→ **Supplied text**:
::::
Dubai: Real estate agencies in Dubai have revived plans to launch their own jointly-owned property listings portals and apps and take on the dominance of Bayut and Property Finder.
Plans are to launch two such portals owned and operated by brokers, as they search for ways to revive buying activity in the local property market. “Even if only one portal goes live, it will offer an option to try and break the dominance of the market leaders,” said a broker who is leading the efforts to launch the new portal.
“It’s a new reality that Dubai’s property market is dealing with because of COVID-19, and the cost of property listings should reflect that. Our portal will offer registered property agents in Dubai that option.
“The current market duopoly on listings should be broken.”
A date for the new launches has not been confirmed. It could also be that only one of the planned ventures would eventually go live.
Whenever options open up, the marketplace and consumers are better off. Property owners with plans to sell or buy in Dubai could benefit from having these two new portals going live.
A seller gets to have instant access to two platforms where listing rates will be much lower than prevailing tariffs. And a buyer will benefit from having more portals competing to offer the widest possible choices available out there.
Gaining a bit of momentum
There are around 13 agencies in both groups “who like the idea” of having their own versions. More so after the acrimony that erupted as brokers tried to persuade leading property portals to revise their ad tariffs after COVID-19 struck buying activity.
In between, several of the leading property brokers had decided to ditch all their listings on Property Finder – but negotiations helped hammer out some sort of deal.
Even then, “It’s a fact that advertising fees on the dominant property portals have gone up by 20 times in the past 10 years,” said Firas Al Msaddi, CEO of fam Properties. “It is indeed very expensive… especially in the light of today’s market challenges.
“As and when they launch, the two new agency-owned real estate portals would definitely reduce marketing costs for agents.
“I think this idea has been incubated for a year waiting for the right moment to launch. In fact, there were different attempts in the past that did not take off the ground.”
In the last five years, the UAE’s property listings have consolidated around the two top-ranked portals. Other portals have tried to break into that dominance, but with mixed results.
::::
→ **Collected data**:

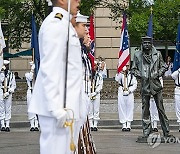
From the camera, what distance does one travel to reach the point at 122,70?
1777 cm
::::
→ **Exercise 1**:
Reproduce the stretch of the Dubai property portals article from "Gaining a bit" through "costs for agents.".
→ **Exercise 2**:
Render this sentence from the Dubai property portals article in Spanish: "A date for the new launches has not been confirmed."

→ **Answer space 1**:
Gaining a bit of momentum
There are around 13 agencies in both groups “who like the idea” of having their own versions. More so after the acrimony that erupted as brokers tried to persuade leading property portals to revise their ad tariffs after COVID-19 struck buying activity.
In between, several of the leading property brokers had decided to ditch all their listings on Property Finder – but negotiations helped hammer out some sort of deal.
Even then, “It’s a fact that advertising fees on the dominant property portals have gone up by 20 times in the past 10 years,” said Firas Al Msaddi, CEO of fam Properties. “It is indeed very expensive… especially in the light of today’s market challenges.
“As and when they launch, the two new agency-owned real estate portals would definitely reduce marketing costs for agents.

→ **Answer space 2**:
No se ha confirmado una fecha para los nuevos lanzamientos.